The project uses standard Python tooling (Ruff, Black, pytest) and includes orchestration scripts under scripts/ and runtime_*/. No deep research expertise is required—just familiarity with running Python evaluations.

Limitations and Realistic Expectations

It’s crucial to understand what PaperBench doesn’t promise. As of the initial release:

The best-performing AI agent (Claude 3.5 Sonnet with open-source scaffolding) achieves only a 21.0% average replication score.
Human ML PhDs significantly outperform all current models on the same tasks.

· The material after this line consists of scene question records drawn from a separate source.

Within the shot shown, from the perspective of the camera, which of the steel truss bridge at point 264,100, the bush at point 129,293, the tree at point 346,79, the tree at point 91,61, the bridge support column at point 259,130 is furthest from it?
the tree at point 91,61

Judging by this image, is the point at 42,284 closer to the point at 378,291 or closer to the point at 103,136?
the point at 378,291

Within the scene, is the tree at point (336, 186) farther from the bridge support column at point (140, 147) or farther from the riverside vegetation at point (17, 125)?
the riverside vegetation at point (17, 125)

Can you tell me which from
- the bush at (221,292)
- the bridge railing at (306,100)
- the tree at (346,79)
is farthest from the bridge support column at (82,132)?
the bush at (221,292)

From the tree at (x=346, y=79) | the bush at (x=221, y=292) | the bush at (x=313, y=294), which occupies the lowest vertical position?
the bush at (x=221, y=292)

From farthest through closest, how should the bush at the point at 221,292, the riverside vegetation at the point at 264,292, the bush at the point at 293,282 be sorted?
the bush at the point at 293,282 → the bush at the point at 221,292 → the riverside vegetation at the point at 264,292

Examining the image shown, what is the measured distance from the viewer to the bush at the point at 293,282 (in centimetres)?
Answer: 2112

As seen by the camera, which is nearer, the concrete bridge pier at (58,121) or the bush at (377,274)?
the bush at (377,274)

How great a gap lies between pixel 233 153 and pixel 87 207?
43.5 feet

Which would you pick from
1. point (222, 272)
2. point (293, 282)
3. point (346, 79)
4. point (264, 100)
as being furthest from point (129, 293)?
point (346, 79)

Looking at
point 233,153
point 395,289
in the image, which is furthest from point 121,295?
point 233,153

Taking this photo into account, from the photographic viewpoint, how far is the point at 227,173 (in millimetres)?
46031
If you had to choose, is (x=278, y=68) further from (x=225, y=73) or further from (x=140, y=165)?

This means PaperBench measures emerging capability, not production-ready automation. It’s ideal for assessment, comparison, and roadmap planning—not for replacing human researchers yet. Use it to set baselines, track progress, and make informed decisions about where (and where not) to deploy AI in your R&D pipeline.

Summary

PaperBench redefines how we evaluate AI’s engineering competence by testing its ability to replicate real, cutting-edge AI research from paper to working code. With author-validated rubrics, scalable automated judging, and open-source infrastructure, it provides technical decision-makers with a rigorous, realistic, and actionable benchmark. If you’re evaluating whether AI can meaningfully contribute to your research or development workflow, PaperBench offers the clearest lens available today.